Theâtre de l'Étoile du Nord (مسرح نجمة الشمال) also known as the North Star Theatre, is a theatre in the centre of Tunis, Tunisia. It is located at 41 Avenue de Farhat-Hached, near Avenue Habib Bourguiba since 26 February 2000; the theatrical production company was established on 29 February 1996. The premises of the theatre covers over 700 m2, its great hall covering 400 m2. Located in a former warehouse, it hosts concerts of all kind of music, literary meetings in French or Arabic and the theatrical presentations of the company of the Étoile du Nord. Said to be "as boho as Tunis gets", the theatre is popular with students and artists who meet in the alcohol-free cafe and its library. The theatre hosts around 160 events per year, including western style reggae, heavy metal and jazz groups performing and stand-up comedy.

==Features==
Built over a land area of 700 m2 at a location where a commercial warehouse existed, the godown was refurbished, with architectural features of the theatre being in consonance with the requirement of contemporary theatre, with a foyer and auditorium designed with an appropriate hall to air ratio.

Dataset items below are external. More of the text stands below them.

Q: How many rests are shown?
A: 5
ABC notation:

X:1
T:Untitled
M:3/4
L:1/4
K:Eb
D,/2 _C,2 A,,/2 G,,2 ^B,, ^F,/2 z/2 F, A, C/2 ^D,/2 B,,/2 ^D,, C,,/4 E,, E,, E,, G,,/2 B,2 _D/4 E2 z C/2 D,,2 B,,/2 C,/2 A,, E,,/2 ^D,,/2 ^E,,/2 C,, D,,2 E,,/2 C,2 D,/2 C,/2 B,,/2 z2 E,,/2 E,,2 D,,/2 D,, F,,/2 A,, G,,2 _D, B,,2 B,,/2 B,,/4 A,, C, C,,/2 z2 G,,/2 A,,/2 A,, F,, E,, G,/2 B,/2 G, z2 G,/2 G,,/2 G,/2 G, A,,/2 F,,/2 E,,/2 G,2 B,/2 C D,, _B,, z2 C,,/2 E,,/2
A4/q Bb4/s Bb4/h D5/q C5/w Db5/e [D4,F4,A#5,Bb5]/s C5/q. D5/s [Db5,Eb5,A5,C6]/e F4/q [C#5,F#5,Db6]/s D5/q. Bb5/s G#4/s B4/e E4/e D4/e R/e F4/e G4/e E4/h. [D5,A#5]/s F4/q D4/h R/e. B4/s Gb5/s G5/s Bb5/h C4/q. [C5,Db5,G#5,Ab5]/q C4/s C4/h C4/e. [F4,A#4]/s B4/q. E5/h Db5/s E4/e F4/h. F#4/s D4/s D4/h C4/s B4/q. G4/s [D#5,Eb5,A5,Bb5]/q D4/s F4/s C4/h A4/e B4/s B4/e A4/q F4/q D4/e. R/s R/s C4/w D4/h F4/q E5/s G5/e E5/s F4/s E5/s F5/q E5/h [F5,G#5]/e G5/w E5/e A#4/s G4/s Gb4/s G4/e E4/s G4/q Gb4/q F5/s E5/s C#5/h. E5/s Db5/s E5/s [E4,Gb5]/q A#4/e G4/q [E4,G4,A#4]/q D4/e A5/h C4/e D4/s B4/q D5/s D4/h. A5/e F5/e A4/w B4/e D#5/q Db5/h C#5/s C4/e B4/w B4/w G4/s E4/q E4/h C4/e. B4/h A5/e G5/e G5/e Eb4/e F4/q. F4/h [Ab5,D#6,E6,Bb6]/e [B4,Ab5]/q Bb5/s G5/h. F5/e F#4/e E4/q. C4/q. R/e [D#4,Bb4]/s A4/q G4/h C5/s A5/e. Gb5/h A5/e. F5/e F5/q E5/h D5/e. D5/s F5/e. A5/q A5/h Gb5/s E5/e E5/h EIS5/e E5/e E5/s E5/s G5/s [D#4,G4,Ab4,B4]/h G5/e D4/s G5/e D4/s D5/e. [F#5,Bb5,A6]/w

The auditorium is designed for theatre shows, concerts, lectures, screenings, dance, and also hold training with an area of 400 m2. Its audience holding capacity is for seating 300 to 400 spectators (depending on configuration) or 600 standing spectators.. It has faculties to change the scenes for the shows within reasonable time frame for which it has 40 adjustable screens of 780 m² size with adjustable height facility of NiVOFLEX PRO make.

The theatre has not only facility for the shows and to seat a large audience but also has built in space for utilities comprising a library with reference books and documents related to Performing Arts, Architecture, Painting and Film and supported by an Internet facility, restrooms, lodgings which can accommodate 14 artists with all modern communication facilities, a modern light and sound control room, a store room, and office space for artists and administrators.